§ **EXERCISE REQUIREMENTS**
Return all entries word for word, but drop any images.

§ **RECORDS FOR THIS TASK**
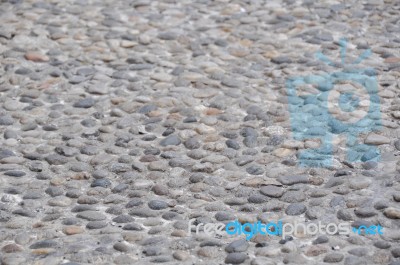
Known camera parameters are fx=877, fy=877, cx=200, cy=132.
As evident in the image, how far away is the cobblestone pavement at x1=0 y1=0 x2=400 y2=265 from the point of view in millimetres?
4449

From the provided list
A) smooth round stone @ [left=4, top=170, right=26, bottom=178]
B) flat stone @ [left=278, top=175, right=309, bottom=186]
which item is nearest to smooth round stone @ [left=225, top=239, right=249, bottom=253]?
flat stone @ [left=278, top=175, right=309, bottom=186]

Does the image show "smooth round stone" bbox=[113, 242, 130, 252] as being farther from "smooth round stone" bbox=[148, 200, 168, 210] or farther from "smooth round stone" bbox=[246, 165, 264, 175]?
"smooth round stone" bbox=[246, 165, 264, 175]

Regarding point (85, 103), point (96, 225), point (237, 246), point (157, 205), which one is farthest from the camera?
point (85, 103)

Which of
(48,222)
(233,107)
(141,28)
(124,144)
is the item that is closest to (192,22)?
(141,28)

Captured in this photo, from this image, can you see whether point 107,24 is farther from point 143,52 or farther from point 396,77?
point 396,77

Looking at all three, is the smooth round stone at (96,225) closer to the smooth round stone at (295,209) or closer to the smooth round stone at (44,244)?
the smooth round stone at (44,244)

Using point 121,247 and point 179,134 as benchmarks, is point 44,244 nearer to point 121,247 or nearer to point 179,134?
point 121,247

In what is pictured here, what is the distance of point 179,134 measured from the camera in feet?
18.1

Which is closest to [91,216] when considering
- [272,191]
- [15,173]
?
[15,173]

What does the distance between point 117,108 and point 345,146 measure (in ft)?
5.12

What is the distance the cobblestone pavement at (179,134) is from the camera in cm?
445

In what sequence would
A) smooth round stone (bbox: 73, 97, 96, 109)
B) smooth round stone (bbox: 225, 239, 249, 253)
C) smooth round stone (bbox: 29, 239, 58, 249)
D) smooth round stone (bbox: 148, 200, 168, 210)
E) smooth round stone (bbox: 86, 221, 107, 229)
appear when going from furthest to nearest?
1. smooth round stone (bbox: 73, 97, 96, 109)
2. smooth round stone (bbox: 148, 200, 168, 210)
3. smooth round stone (bbox: 86, 221, 107, 229)
4. smooth round stone (bbox: 29, 239, 58, 249)
5. smooth round stone (bbox: 225, 239, 249, 253)

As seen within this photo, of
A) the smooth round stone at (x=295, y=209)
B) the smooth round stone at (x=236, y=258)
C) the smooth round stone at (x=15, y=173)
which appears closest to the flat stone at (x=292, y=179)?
the smooth round stone at (x=295, y=209)

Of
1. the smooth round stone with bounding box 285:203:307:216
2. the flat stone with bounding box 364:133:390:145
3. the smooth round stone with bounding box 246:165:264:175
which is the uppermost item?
the flat stone with bounding box 364:133:390:145
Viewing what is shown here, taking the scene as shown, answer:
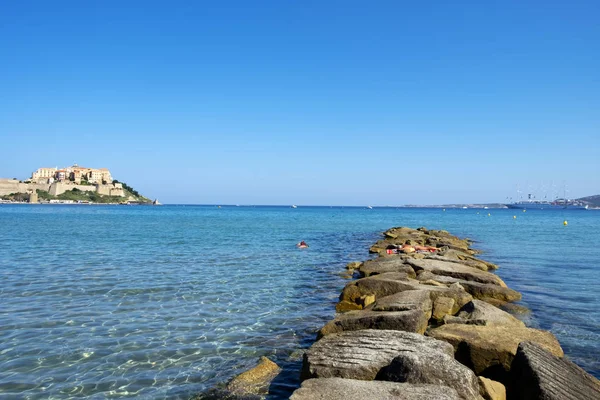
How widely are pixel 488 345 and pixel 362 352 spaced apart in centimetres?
227

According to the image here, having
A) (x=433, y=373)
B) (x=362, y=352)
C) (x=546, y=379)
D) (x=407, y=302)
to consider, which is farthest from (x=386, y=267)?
(x=433, y=373)

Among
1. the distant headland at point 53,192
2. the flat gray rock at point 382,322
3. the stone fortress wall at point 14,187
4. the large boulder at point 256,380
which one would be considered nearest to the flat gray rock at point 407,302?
the flat gray rock at point 382,322

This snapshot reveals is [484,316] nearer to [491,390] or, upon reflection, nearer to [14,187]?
[491,390]

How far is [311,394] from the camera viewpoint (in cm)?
556

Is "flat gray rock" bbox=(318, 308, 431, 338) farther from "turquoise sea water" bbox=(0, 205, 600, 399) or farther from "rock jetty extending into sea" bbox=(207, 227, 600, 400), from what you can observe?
"turquoise sea water" bbox=(0, 205, 600, 399)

§ **RESULT**
Known camera parameters are fx=877, fy=877, cx=200, cy=132.
As evident in the image, how far away is the cobblestone pavement at x1=0 y1=0 x2=400 y2=265 from the point of view in millimetres?
4449

From the provided list
A) smooth round stone @ [left=4, top=170, right=26, bottom=178]
B) flat stone @ [left=278, top=175, right=309, bottom=186]
which item is nearest to smooth round stone @ [left=225, top=239, right=249, bottom=253]?
flat stone @ [left=278, top=175, right=309, bottom=186]

Does the image show "smooth round stone" bbox=[113, 242, 130, 252] as being farther from "smooth round stone" bbox=[148, 200, 168, 210] or farther from "smooth round stone" bbox=[246, 165, 264, 175]?
"smooth round stone" bbox=[246, 165, 264, 175]

Regarding point (85, 103), point (96, 225), point (237, 246), point (157, 205), which one is farthest from the camera?
point (85, 103)

Which of
(48,222)
(233,107)
(141,28)
(124,144)
is the item that is closest to (192,22)?
(141,28)

Captured in this photo, from this image, can you see whether point 107,24 is farther from point 143,52 or farther from point 396,77?
point 396,77

Looking at all three, is the smooth round stone at (96,225) closer to the smooth round stone at (295,209) or closer to the smooth round stone at (44,244)?
the smooth round stone at (44,244)

Using point 121,247 and point 179,134 as benchmarks, is point 44,244 nearer to point 121,247 or nearer to point 179,134?
point 121,247

In what is pictured here, what is the distance of point 179,134 measured from the camera in feet?
18.1

Which is closest to [91,216] when considering
- [272,191]
- [15,173]
?
[15,173]

What does the distance between point 117,108 and point 345,146 measure (in ft)?
5.12

What is the distance the cobblestone pavement at (179,134) is from the camera in cm?
445

In what sequence would
A) smooth round stone (bbox: 73, 97, 96, 109)
B) smooth round stone (bbox: 225, 239, 249, 253)
C) smooth round stone (bbox: 29, 239, 58, 249)
D) smooth round stone (bbox: 148, 200, 168, 210)
E) smooth round stone (bbox: 86, 221, 107, 229)
appear when going from furthest to nearest?
1. smooth round stone (bbox: 73, 97, 96, 109)
2. smooth round stone (bbox: 148, 200, 168, 210)
3. smooth round stone (bbox: 86, 221, 107, 229)
4. smooth round stone (bbox: 29, 239, 58, 249)
5. smooth round stone (bbox: 225, 239, 249, 253)

As seen within this photo, of
A) the smooth round stone at (x=295, y=209)
B) the smooth round stone at (x=236, y=258)
C) the smooth round stone at (x=15, y=173)
which appears closest to the flat stone at (x=292, y=179)?
the smooth round stone at (x=295, y=209)

Of
1. the smooth round stone with bounding box 285:203:307:216
2. the flat stone with bounding box 364:133:390:145
3. the smooth round stone with bounding box 246:165:264:175
which is the uppermost item?
the flat stone with bounding box 364:133:390:145
Viewing what is shown here, taking the scene as shown, answer:
How widely are pixel 488 345 and pixel 362 352 spaced apart in centimetres?
227

According to the image here, having
A) (x=433, y=373)
B) (x=362, y=352)
C) (x=546, y=379)
D) (x=407, y=302)
to consider, which is farthest from (x=386, y=267)?
(x=433, y=373)

Among
1. the distant headland at point 53,192
2. the flat gray rock at point 382,322
3. the stone fortress wall at point 14,187
4. the large boulder at point 256,380
which one would be considered nearest to the flat gray rock at point 407,302?
the flat gray rock at point 382,322

This snapshot reveals is [484,316] nearer to [491,390] or, upon reflection, nearer to [14,187]?
[491,390]

How far is [311,394] from the camera viewpoint (in cm)?
556

Is "flat gray rock" bbox=(318, 308, 431, 338) farther from "turquoise sea water" bbox=(0, 205, 600, 399) or farther from "rock jetty extending into sea" bbox=(207, 227, 600, 400), from what you can observe?
"turquoise sea water" bbox=(0, 205, 600, 399)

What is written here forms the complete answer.